Prince Harry was just 12 years old when his mother, Princess Diana died.
The whole world watched in horror as the news broke that the Princess of Wales had passed away after being involved in a horrific car accident in Paris in 1997.
Memorials have been underway to mark the twenty year anniversary of her death, but in an unusually candid interview Prince Harry has decided to lift the lid on his own mental health struggles following the death of his mother.
In an interview with the Daily Telegraph, Harry spoke about verging on the brink of a “complete breakdown” following years of “total chaos”, and also discussed how he eventually processed his grief.
“I can safely say that losing my mum at the age of 12, and therefore shutting down all of my emotions for the last 20 years, has had a quite serious effect on not only my personal life but my work as well,” he said.
“My way of dealing with it was sticking my head in the sand… And then [I] started to have a few conversations and actually all of a sudden, all of this grief that I have never processed started to come to the forefront and I was like, there is actually a lot of stuff here that I need to deal with.”

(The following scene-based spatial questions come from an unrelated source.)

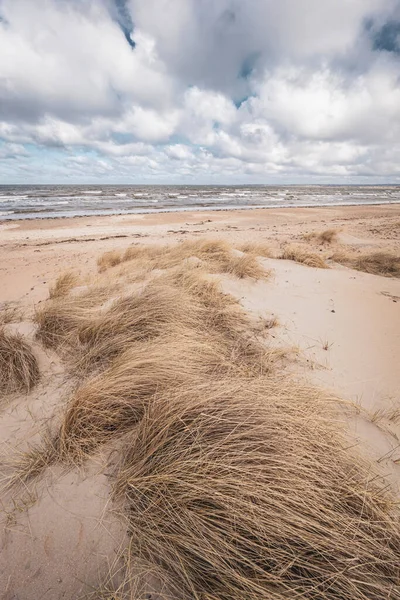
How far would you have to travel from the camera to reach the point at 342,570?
122 cm

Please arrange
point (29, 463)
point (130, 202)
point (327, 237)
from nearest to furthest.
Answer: point (29, 463) < point (327, 237) < point (130, 202)

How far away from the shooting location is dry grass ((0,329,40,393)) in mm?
2578

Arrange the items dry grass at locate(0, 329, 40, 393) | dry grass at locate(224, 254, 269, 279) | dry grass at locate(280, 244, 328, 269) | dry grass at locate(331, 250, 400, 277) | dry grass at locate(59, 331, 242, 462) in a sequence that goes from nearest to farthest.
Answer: dry grass at locate(59, 331, 242, 462) → dry grass at locate(0, 329, 40, 393) → dry grass at locate(224, 254, 269, 279) → dry grass at locate(331, 250, 400, 277) → dry grass at locate(280, 244, 328, 269)

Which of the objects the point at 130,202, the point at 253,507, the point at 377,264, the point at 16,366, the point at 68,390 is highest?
the point at 130,202

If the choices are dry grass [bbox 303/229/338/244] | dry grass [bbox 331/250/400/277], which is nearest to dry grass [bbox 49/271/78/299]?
dry grass [bbox 331/250/400/277]

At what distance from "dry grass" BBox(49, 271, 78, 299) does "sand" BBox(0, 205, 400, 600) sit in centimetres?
57

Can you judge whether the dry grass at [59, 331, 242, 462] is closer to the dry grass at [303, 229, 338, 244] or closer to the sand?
the sand

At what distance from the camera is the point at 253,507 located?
1.37m

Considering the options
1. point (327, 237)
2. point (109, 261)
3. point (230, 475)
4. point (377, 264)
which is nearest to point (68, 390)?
point (230, 475)

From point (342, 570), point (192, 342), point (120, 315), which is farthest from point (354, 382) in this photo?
point (120, 315)

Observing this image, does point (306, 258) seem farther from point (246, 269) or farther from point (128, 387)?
point (128, 387)

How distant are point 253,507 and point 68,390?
6.38 ft

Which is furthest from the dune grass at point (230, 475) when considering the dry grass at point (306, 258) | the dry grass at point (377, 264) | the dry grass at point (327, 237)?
the dry grass at point (327, 237)

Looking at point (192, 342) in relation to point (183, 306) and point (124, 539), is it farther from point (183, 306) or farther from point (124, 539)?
point (124, 539)
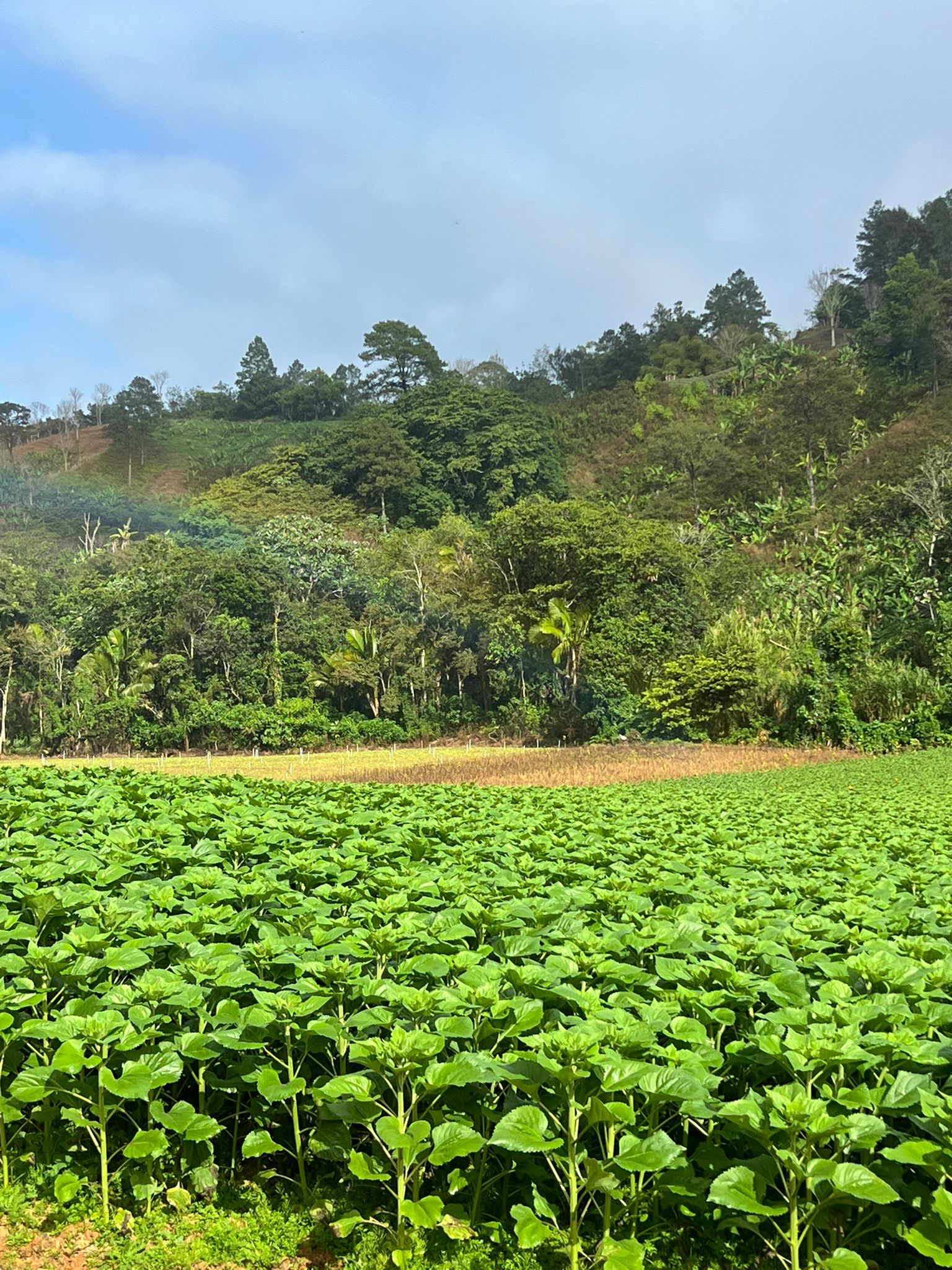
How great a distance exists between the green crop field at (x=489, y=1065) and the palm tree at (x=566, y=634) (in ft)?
85.5

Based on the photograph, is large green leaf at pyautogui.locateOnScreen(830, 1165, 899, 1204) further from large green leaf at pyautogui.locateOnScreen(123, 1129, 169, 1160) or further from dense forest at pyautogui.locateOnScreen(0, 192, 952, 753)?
dense forest at pyautogui.locateOnScreen(0, 192, 952, 753)

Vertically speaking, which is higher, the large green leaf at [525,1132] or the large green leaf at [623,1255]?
the large green leaf at [525,1132]

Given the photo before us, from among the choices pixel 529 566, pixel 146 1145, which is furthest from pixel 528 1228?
pixel 529 566

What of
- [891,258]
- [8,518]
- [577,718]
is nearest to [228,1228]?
[577,718]

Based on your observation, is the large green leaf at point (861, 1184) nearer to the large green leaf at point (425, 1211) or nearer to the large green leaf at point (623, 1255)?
the large green leaf at point (623, 1255)

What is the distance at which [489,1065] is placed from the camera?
7.97ft

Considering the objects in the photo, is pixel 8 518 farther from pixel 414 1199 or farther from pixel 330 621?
pixel 414 1199

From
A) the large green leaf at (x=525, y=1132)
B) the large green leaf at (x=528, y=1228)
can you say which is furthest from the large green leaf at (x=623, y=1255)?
the large green leaf at (x=525, y=1132)

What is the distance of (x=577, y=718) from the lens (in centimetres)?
3150

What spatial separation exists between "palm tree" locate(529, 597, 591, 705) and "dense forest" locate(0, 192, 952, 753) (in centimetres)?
10

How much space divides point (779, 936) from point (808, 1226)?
139 cm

Harry admitted that his brother, William (who was just 15 when their mother died) had encouraged him to deal with his demons, but Harry had largely ignored him until recently.
However, when Harry did decide face his grief head-on, he opted for counselling which he says was “great”. He also found that boxing was a brilliant release for letting out his “aggression”.
The 32-year-old royal, who is a promoting mental health charity Heads Together ahead of the London Marathon alongside Prince William and his sister-in-law, Kate Middleton, felt it was important to talk about his own experiences.
“Because of the process I have been through over the past two-and-a-half years, I’ve now been able to take my work seriously, been able to take my private life seriously as well, and been able to put blood, sweat and tears into the things that really make a difference and things that I think will make a difference to everybody else.”